STUDY TEXT
Southeast Missourian Within earshot of a calm residential neighborhood street where three boys play basketball on a portable goal, several diesel trucks growl and hiss down a stretch of Highway 74 between the intersections of West End Boulevard and Sprigg Street in Cape Girardeau...

Southeast Missourian

Within earshot of a calm residential neighborhood street where three boys play basketball on a portable goal, several diesel trucks growl and hiss down a stretch of Highway 74 between the intersections of West End Boulevard and Sprigg Street in Cape Girardeau.

As the gears grind and the tires moan, the 18-wheelers send out warnings in their own language. Don't get in our way, they seem to say.

Five-foot tall chain-link fences are all that separate back yards from one of the city's most important arteries. Although there are no posted signs, the message is clear: Don't tred on this road.

But residents of the neighborhoods along that stretch ignore the signs. Their actions express a conflicting message that, yes, this is a place for pedestrians. And, for them, these fences are nothing more than a nuisance.

As a result of residents climbing the fences, sections of the chain-link barrier have been damaged. They've been repaired or replaced several times only to be climbed over and bent down again.

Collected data
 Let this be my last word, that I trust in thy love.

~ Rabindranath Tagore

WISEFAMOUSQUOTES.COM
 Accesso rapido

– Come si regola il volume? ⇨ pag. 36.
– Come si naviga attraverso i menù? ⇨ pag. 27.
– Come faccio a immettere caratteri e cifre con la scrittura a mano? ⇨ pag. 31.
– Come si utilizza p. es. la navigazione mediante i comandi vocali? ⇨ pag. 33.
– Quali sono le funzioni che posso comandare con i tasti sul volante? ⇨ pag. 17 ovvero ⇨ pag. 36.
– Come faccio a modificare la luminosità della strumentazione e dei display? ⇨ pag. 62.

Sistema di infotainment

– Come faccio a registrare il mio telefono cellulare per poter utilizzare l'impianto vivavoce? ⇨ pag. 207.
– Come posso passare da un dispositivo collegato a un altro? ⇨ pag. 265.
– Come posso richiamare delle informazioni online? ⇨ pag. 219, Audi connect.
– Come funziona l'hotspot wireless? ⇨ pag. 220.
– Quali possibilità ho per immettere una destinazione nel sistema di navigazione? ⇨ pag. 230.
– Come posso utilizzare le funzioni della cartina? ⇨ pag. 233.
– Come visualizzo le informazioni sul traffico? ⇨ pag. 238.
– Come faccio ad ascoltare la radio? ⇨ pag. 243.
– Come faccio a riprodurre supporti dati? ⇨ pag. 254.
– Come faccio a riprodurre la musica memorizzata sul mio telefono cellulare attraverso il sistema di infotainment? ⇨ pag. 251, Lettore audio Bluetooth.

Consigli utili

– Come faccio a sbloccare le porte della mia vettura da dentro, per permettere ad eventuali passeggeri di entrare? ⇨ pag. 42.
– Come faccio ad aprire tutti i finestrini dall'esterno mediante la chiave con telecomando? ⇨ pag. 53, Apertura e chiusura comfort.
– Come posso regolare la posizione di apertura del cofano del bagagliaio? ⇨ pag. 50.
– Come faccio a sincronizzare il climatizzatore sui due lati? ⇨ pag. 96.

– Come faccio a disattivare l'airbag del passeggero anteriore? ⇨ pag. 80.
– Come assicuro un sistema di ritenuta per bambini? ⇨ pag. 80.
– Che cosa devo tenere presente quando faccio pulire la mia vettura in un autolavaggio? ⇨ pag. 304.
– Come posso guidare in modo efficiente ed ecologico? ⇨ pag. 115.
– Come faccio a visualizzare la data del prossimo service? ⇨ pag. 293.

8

SET OF TASKS
**a.** How tall are the chain-link fences in the Highway 74 article?
**b.** Write the next part of the article about the fences along Highway 74, starting after its final sentence.
The items were gathered from a separate source unrelated to the article.

RESPONSES PER TASK
**a.** Five feet tall.

**b.**
Bridge building

The Missouri Department of Transportation's has come up with a solution for fence jumpers, and the pedestrians are excited about it.

In the works is a new pedestrian bridge that would reunite two neighborhoods that were split apart about six years ago when Highway 74 opened.

The project will be totally funded by the state, and officials estimate a cost of about $200,000. However, MoDOT transportation coordinator Steve Duke said he won't know the exact cost of the footbridge until a bid is accepted. That should happen soon, he said.

If all goes well, the walkway could be in place before the end of the year, Duke said.

Highway history

Route 74 opened in February 1996. By the fall of 2003, when the Bill Emerson Memorial Bridge is scheduled to be completed, the highway will connect the bridge with Interstate 55.

City planner Kent Bratton said the new corridor already has relieved traffic along William Street and in the downtown area.

And once the bridge is opened, traffic on Highway 74 -- also known as Shawnee Parkway -- will increase dramatically.

The road is part of the overall bridge plan. The current bridge is so narrow, trucks have been known to smash mirrors when passing in opposite directions. The new bridge will be four lanes wide with shoulders. City officials say the increased traffic flow generated by the bridge will likely boost the economy of the city.

But progress comes with a price.

And for the neighborhood residents south of the highway, that price was being cut off from their neighbors and, basically, the rest of the city. The only way out of the neighborhood -- which consists almost exclusively of old homes, some of which have been turned into duplexes -- is by way of Sprigg Street or West End Boulevard.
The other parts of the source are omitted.